## Learning Objectives
* Learn about tiling using local memory
* Learn about how to synchronize work-groups
#### Cost of accessing global memory
* As we covered earlier global memory is very expensive to access.
* Even with coalesced global memory access if you are accessing the same elements multiple times that can be expensive.
* Instead you want to cache those values in a lower latency memory.
#### Why are image convolutions good on a GPU?
![SYCL](../common-revealjs/images/cost_of_global_memory_access.png "SYCL")
* Looking at the image convolution example.
* For each output pixel we are reading up to NxM pixels from the input image, where N and M are the dimensions of the filter.
* This means each input pixel is being read up to NxM times:
* 3x3 filter: up to 9 ops.
* 5x5 filter: up to 25 ops.
* 7x7 filter: up to 49 ops.
* If each of these operations is a separate load from global memory this becomes very expensive.
#### Using local memory
![SYCL](../common-revealjs/images/local_memory.png "SYCL")
* The solution is local memory.
* Local memory is generally on-chip and doesn't have a cache as it's managed manually so is much lower latency.
* Local memory is a smaller dedicated region of memory per work-group.
* Local memory can be used to cache, allowing us to read from global memory just once and then read from local memory instead, often referred to as a scratchpad.
#### Tiling
![SYCL](../common-revealjs/images/tiling.png "SYCL")
* The iteration space of the kernel function is mapped across multiple work-groups.
* Each work-group has it's own region of local memory.
* You want to split the input image data into tiles, one for each work-group.
#### Local accessors
auto scratchpad = sycl::accessor<int, 1, sycl::access::target::local>(sycl::range{workGroupSize}, cgh);
* Local memory is allocated via an `accessor` with the `access::target::local` access target.
* Unlike regular `accessor`s they are not created with a `buffer`, they allocate memory per work-group for the duration of the kernel function.
* The `range` provided is the number of elements of the specified type to allocate per work-group.
#### Synchronization
* Local memory can be used to share partial results between work-items.

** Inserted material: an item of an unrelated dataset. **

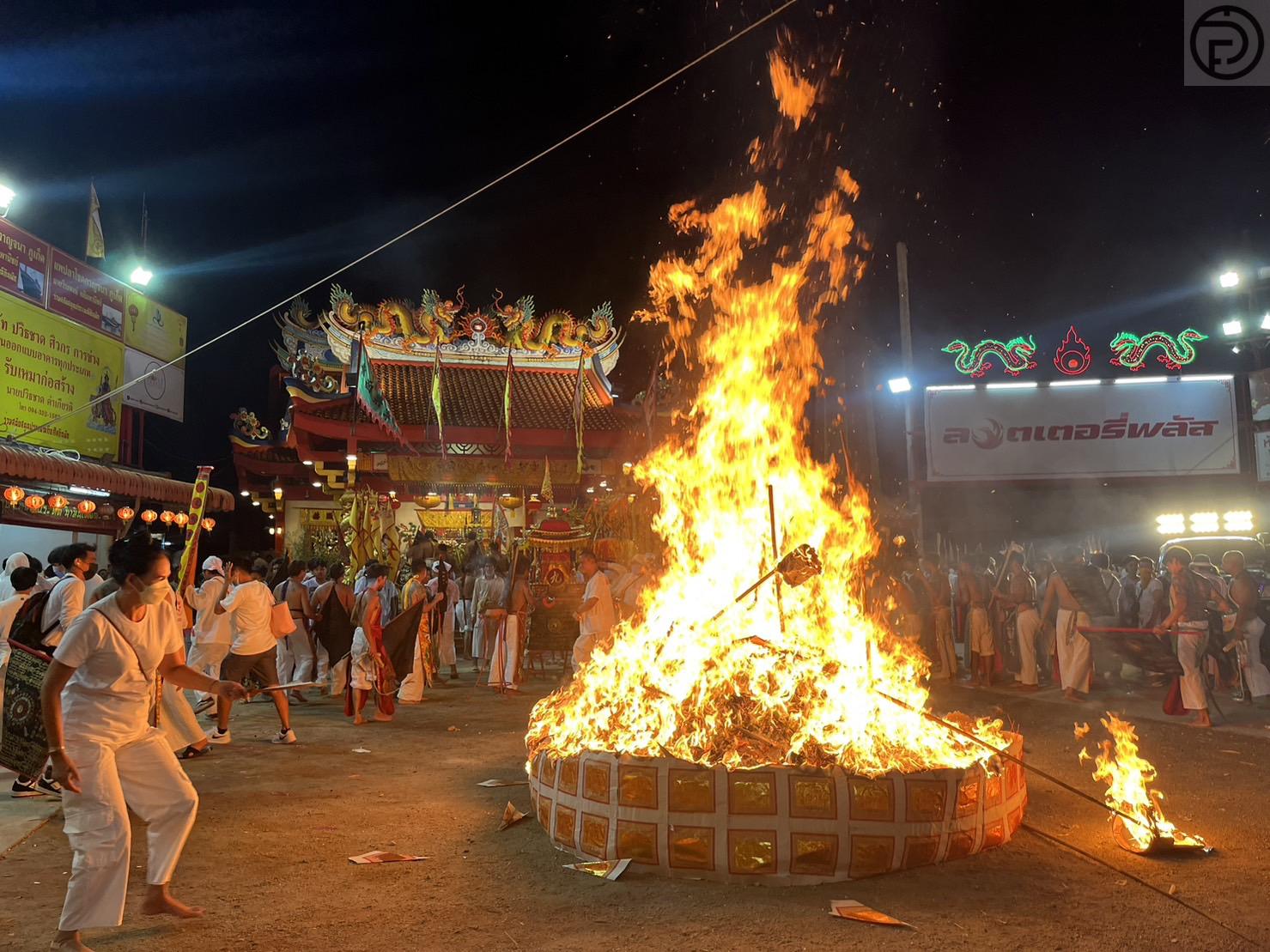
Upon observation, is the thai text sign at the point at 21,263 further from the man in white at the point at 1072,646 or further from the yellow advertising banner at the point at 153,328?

* When doing so it's important to synchronize between writes and read to memory to ensure all work-items have reached the same point in the program.
#### Synchronization
![SYCL](../common-revealjs/images/barrier_1.png "SYCL")
* Remember that work-items are not guaranteed to all execute at the same time (in parallel).
#### Synchronization
![SYCL](../common-revealjs/images/barrier_2.png "SYCL")
* A work-item can share results with other work-items via local (or global) memory.
#### Synchronization
![SYCL](../common-revealjs/images/barrier_3.png "SYCL")
* This means it's possible for a work-item to read a result that hasn't been written to yet.
* This creates a data race.
#### Synchronization
![SYCL](../common-revealjs/images/barrier_4.png "SYCL")
* This problem can be solved with a synchronization primitive called a work-group barrier.
#### Synchronization
![SYCL](../common-revealjs/images/barrier_5.png "SYCL")
* When a work-group barrier is inserted work-items will wait until all work-items in the work-group have reached that point.
#### Synchronization
![SYCL](../common-revealjs/images/barrier_6.png "SYCL")
* Only then can any work-items in the work-group continue execution.
#### Synchronization
![SYCL](../common-revealjs/images/barrier_7.png "SYCL")
* So now you can be sure that all of the results that you want to read have been written to.
#### Synchronization
![SYCL](../common-revealjs/images/barrier_8.png "SYCL")
* However note that this does not apply across work-group boundaries.
* So if you write in a work-item of one work-group and then read it in a work-item of another work-group you again have a data race.
* Furthermore, remember that work-items can only access their own local memory and not that of any other work-groups.
#### Group_barrier
sycl::group_barrier(item.get_group());
* Work-group barriers can be invoked by calling `group_barrier` and passing a `group` object.
* You can retrieve a `group` object representing the current work-group by calling `get_group` on an `nd_item`.
* Note this requires the `nd_range` variant of `parallel_for`.
#### Local memory image convolution performance
![SYCL](../common-revealjs/images/image_convolution_performance_local_mem.png "SYCL")
#### Exercise
Code_Exercises/Local_Memory_Tiling/source
Use local memory to cache a tile of the input image data per work-group.